Stated goal
Copy the records below word for word, leaving out the pictures.

Spatial reasoning question data:
▼

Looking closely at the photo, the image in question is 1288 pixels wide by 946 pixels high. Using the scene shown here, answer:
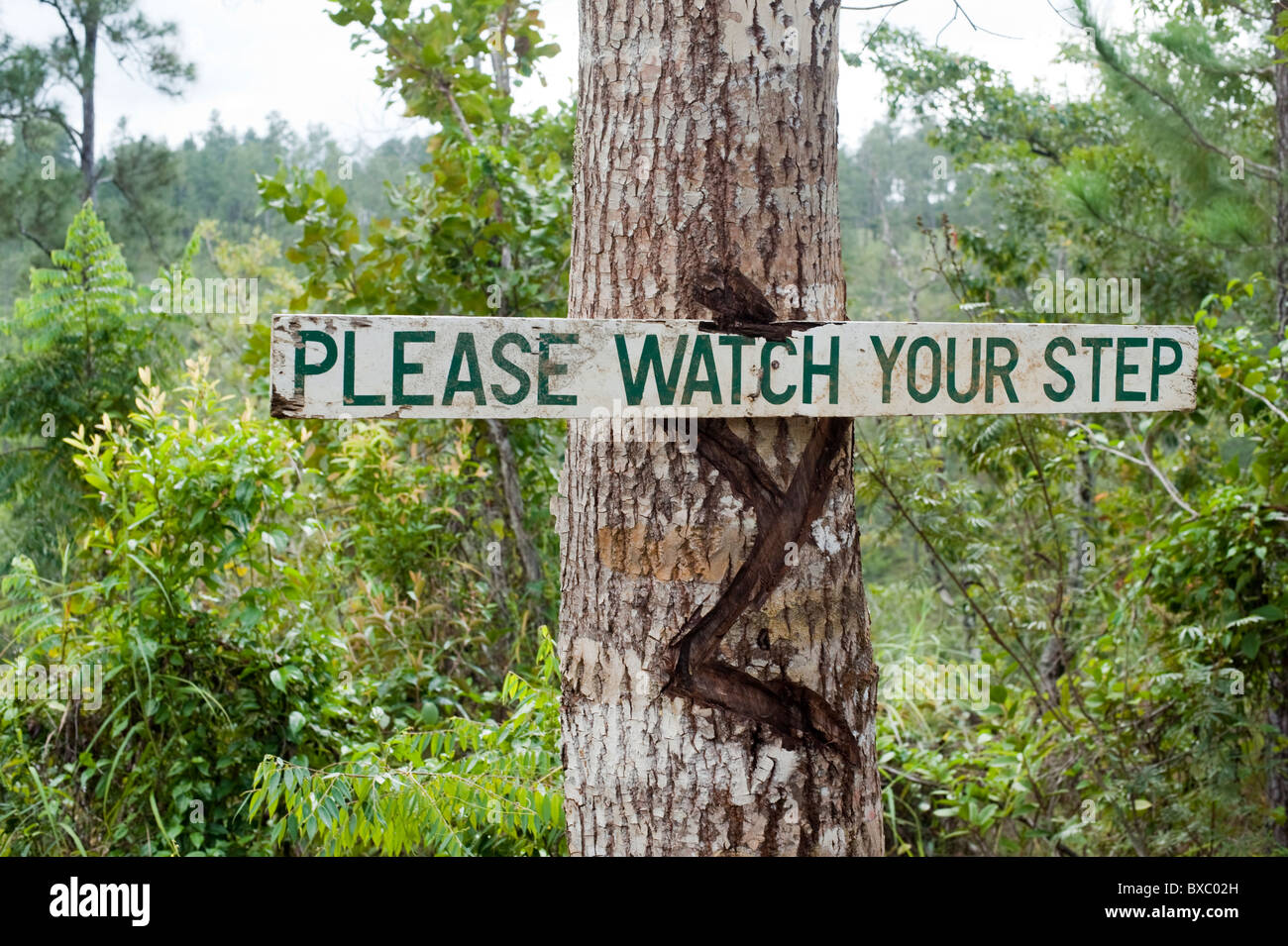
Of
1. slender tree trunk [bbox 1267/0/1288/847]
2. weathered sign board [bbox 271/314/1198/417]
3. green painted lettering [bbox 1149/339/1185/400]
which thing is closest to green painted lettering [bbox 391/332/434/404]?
weathered sign board [bbox 271/314/1198/417]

▲

Solution below
Looking closely at the photo, the image in question is 1288 pixels wide by 946 pixels high. Using the scene shown here, answer:
Of
1. slender tree trunk [bbox 1267/0/1288/847]
2. weathered sign board [bbox 271/314/1198/417]
3. green painted lettering [bbox 1149/339/1185/400]
which thing is closest to green painted lettering [bbox 391/332/434/404]?
weathered sign board [bbox 271/314/1198/417]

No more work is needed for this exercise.